ContIG: Self-supervised Multimodal Contrastive Learning for Medical Imaging with Genetics

This is the code implementation of the paper "ContIG: Self-supervised Multimodal Contrastive Learning for Medical Imaging with Genetics".

If you find this repository useful, please consider citing our paper in your work:

@misc{contig2021,
      title={ContIG: Self-supervised Multimodal Contrastive Learning for Medical Imaging with Genetics}, 
      author={Aiham Taleb and Matthias Kirchler and Remo Monti and Christoph Lippert},
      year={2021},
      eprint={2111.13424},
      archivePrefix={arXiv},
      primaryClass={cs.CV}
}

To run the experiments, you will have to have access to UK Biobank data (requires application) and will need to set up the data modalities properly.

We handle the paths to different external files with the paths.toml. Model checkpoints are stored in CHECKPOINTS_BASE_PATH (='checkpoints' by default). For some parts, we use plink and plink2 software, which you can download from here and here. Unzip and set the corresponding paths in the paths.toml file.

Python

Install the dependencies via

conda env create --file environment.yml

Setting up image data

See image_preprocessing for the code. We first use resize.py to find the retinal fundus circle, crop to that part of the image, and then filter out the darkest and brightest images with filtering_images.py.

After preprocessing the images, make sure to set BASE_IMG in paths.toml to the directory that contains the directories {left|right}/512_{left|right}/processed/.

Ancestry prediction

We only included individuals that were genetically most likely to be of european ancestry. We used the genotype-based prediction pipeline GenoPred; see documentation on the site, and put the path to the output (a .model_pred file in tsv format) into the ANCESTRY variable in paths.toml.

This ancestry prediction can also be replaced by the UKB variable 22006. In this case, create a tsv file with two columns, IID and EUR; set EUR = 1 for caucasians and EUR = 0 for others, and point the ANCESTRY variable in paths.toml to this file. Explicit ancestry prediction and the caucasian variable are mostly identical, but our ancestry prediction is a little more lenient and includes a few more individuals.

Setting up genetic data

We use three different genetic modalities in the paper.

Setting up Raw SNPs

Raw SNPs work mostly without preprocessing and use the basic microarray data from UKB. Make sure to set the BASE_GEN path in paths.toml to the directory that contains all the bed/bim/fam files from the UKB.

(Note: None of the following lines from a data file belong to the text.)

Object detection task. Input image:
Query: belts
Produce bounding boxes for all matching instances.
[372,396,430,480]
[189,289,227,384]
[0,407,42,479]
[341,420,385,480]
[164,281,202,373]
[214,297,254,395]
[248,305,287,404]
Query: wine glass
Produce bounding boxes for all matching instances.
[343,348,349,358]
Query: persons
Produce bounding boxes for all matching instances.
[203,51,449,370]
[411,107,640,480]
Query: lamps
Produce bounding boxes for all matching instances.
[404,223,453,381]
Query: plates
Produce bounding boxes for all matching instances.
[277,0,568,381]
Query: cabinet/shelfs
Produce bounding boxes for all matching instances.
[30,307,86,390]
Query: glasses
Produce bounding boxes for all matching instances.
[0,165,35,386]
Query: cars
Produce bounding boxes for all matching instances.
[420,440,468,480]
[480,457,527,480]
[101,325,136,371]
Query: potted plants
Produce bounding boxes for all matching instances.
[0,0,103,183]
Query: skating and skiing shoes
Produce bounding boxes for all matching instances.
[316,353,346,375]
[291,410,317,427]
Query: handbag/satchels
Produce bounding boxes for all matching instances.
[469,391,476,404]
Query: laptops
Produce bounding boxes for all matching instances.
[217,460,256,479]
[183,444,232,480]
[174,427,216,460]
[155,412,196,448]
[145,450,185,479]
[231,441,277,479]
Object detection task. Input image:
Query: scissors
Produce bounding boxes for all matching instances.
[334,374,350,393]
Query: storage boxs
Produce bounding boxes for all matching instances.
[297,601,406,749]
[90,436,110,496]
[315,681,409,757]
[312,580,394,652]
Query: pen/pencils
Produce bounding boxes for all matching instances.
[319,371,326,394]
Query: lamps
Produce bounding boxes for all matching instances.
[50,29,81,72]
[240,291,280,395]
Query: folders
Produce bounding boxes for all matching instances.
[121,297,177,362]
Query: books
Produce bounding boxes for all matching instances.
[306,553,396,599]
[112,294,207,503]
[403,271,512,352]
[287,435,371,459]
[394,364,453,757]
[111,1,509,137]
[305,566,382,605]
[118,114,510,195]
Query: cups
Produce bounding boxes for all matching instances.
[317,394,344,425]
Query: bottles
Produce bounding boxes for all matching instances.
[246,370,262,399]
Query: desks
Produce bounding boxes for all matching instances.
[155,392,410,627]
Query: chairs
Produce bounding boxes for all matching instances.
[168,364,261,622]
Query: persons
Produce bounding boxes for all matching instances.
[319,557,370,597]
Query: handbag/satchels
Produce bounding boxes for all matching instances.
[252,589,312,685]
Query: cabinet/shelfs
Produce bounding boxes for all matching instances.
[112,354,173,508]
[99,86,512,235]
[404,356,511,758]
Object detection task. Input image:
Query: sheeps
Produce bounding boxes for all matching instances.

Setting up Polygenic Scores

PGS requires the imputed data. See the pgs directory for a reference to set everything up. Make sure to update the BASE_PGS to point to the output directory from that. We also include a list of scores used in the main paper.

Setting up Burden Scores

Burden scores are computed using the whole exome sequencing release from the UKB. We used faatpipe to preprocess this data; see there for details. Update the BASE_BURDEN variable in paths.toml to include the results (should point to a directory with combined_burdens_colnames.txt, combined_burdens_iid.txt and combined_burdens.h5).

Setting up phenotypic UKB data

Point the UKB_PHENO_FILE variable in paths.toml to the full phenotype csv file from the UKB data release and run export_card() from data.data_ukb.py to preprocess the data (only needs to be run once; there may be a bug with pandas >= 1.3 on some systems, so consider using pandas = 1.2.5 for this step).

You can ignore the BLOOD_BIOMARKERS variable, since it's not used in any of the experiments.

Setting up downstream tasks

Download and unzip the downstream tasks from PALM, RFMiD and APTOS and point the {PALM|RFMID|APTOS}_PATH variables in paths.toml correspondingly.

UKB downstream tasks are set up with the main UKB set above.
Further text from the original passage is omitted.